Un film qui me laisse pantois... Le seul trailer que j'en avais vu montrait le miroir dont il est question former "en lettres de sang inversées", le tout narré par la jeune actrice et entrecoupé par différentes scènes du film. Une première déception de ne voir justement aucun effet du style. A la vue de cette bande-annonce, je m'étais attendu à quelque chose dans le goût de la "Chambre 1408" (en ce sens que le miroir allait avoir un rôle en tant que tel, être un vecteur d'effroi, d'être lui-même une menace directe, que l'histoire allait graviter autour de ses interventions), ce qui n'est pas le cas.
Au niveau de la construction du scénario... Eh bien, la tension proposée par l'entremêlement des deux trames dans le temps n'a pas eu son effet sur moi, du moins, pas tout le film.
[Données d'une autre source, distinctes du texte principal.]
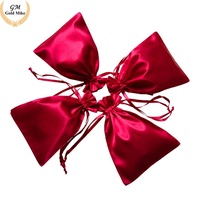Sacs à cordon en satin de soie écologiques et recyclables avec logo personnalisé imprimé à l'écran, 13x18cm/15x24cm, pour mariage, bijoux, perruques, cadeaux, maquillage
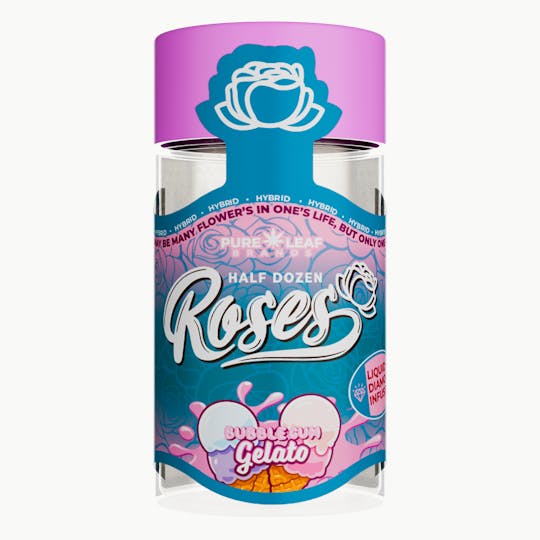 Roses - BUBBLEGUM GELATO Roses 6 Pack Hybrid | Liquid Diamond Infused | 3.6G - 1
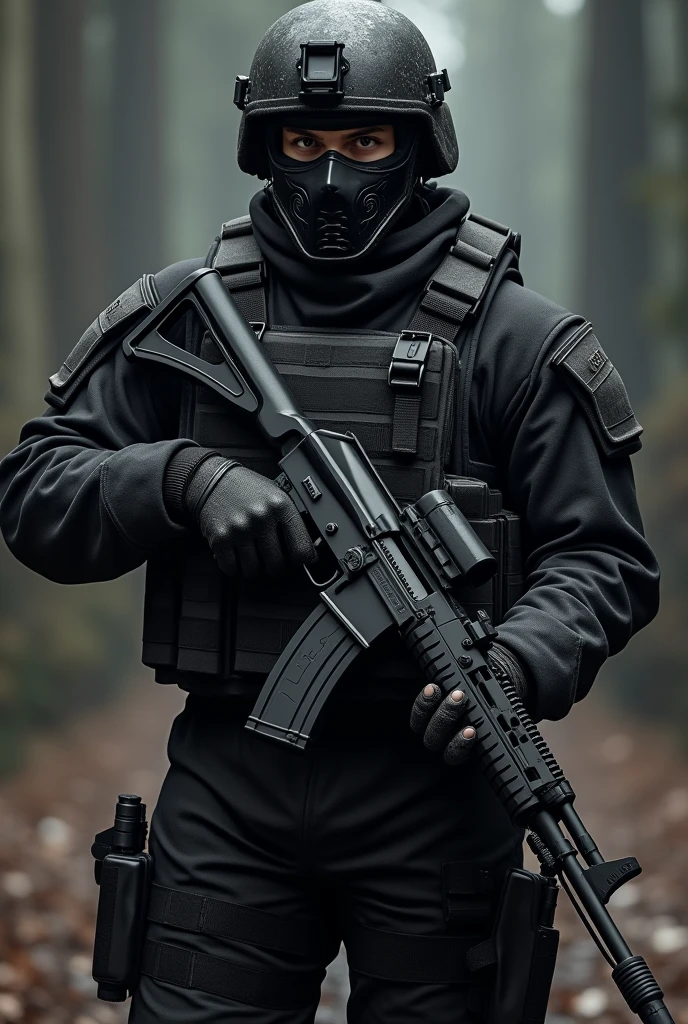 ((best quality)), ((masterpiece)), (detailed), elitarny żołnierz grozy z kevlarową maską na tważy trzymający czarny akm mający w kaburze udowej pistolet glock 19 kamizelka dużej wielkości zakrywająca cały korpus w czarnym umundurowaniu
Passée la scène de la pomme, j'ai commencé à décrocher, le film ne se met alors à ne plus rien proposer comme contenu constructif, ce qui était le cas jusqu'alors (l'histoire du miroir, les victimes, le déchirement de la famille, l'effondrement mental de Tim [j'y reviendrai plus bas], les effets les plus saisissants ; tout cela se fait dans la première moitié du film... au delà, il n'y a plus que courses-poursuites, jumpscares et quelques scènes assez "banales"). De plus, j'ai trouvé que les "fantômes" (à défaut d'autre mot) étaient mal amenés ; puisque "la dame du bureau" est proposée dès l'ouverture du film, ils ne sont plus du tout un élément de surprise par la suite, d'autant plus qu'ils ne sont pas eux-mêmes une menace...
Je vais tenter d'éviter les spoilers, au cas où, mais la fin est typiquement le genre de fin que j'apprécie, mais...
je trouve qu'elle a été gâchée ici. Tim, au moment de faire le "geste décisif", est censé à ce moment-là être dans une tension psychologique des plus violentes, et bascule dans une pulsion qu'il dit tout au long du film vouloir éviter, puisque de toute façon le minuteur s'en serait chargé à sa place. Cette tension n'est pas du tout retranscrite, et
la fin devient alors complètement obsolète, imprévue et limite hors de propos, car beaucoup trop brutale par rapport à ce que le film proposait jusque-là. Un rien de finesse, ou l'amener différemment, par une autre approche, aurait probablement eu un effet beaucoup plus marquant, parce que mettant un point définitif sur la trame psychologique de Tim.
Par rapport au jeu d'acteurs... La ligne narrative "du passé" s'en sort très bien je trouve, avec du recul, la jeune actrice jouant Kaylie est convaincante, ainsi que les deux rôles des parents, qui transmettent bien tous les deux le versant psychologique de leurs personnages, tous les deux dans une folie différente et évoluant correctement (furieuse et violente pour l'une, froide et mécanique pour l'autre). Par contre, j'ai trouvé très plat le jeu des deux acteurs de la ligne narrative "du présent", tombant dans des expressions faciales et corporelles extrêmement vides à des moments inopportuns. Autant je peux comprendre qu'à certains moments, où les personnages sont perdus dans leurs pensées, ils aient un visage des plus absents et les yeux dans le néant le plus complet, autant je ne comprends pas le fait d'avoir adopté ce comportement dès le départ. Dans l'une des premières scènes, où Kaylie découvre le miroir à cette vente aux enchères, c'est le cas. Dans la plupart des dialogues entre frère et soeur, ils se fixent comme des veaux morts, sans aucune expression, alors que, justement, c'est à ce moment qu'est censée naître l'espèce de rivalité qu'ils auront jusqu'aux premiers événements paranormaux. Les personnalités des deux sont effectivement à peine brossées, mais le jeu d'acteurs aurait pu mettre plus de conviction dans ce que chacun des deux pensait. L'obsession de Kaylie tient à peine debout au niveau scénaristique et est interprétée gauchement, rendant le personnage parfois aux limites du grotesque ; les tentatives d'explications, de rationalisation et surtout les colères de Tim envers sa soeur ne sont pas mieux...
En définitive, Oculus sera pour moi une belle déception, d'autant plus marquée par le fait qu'il ait été encensé par la critique et qu'il ait été primé. De bonnes scènes sont à retenir, mais noyées dans des scènes trop longues, trop lourdes, déjà vues, et surtout par les interprétations plates des deux acteurs principaux, alors que les acteurs secondaires s'en sortent à merveille.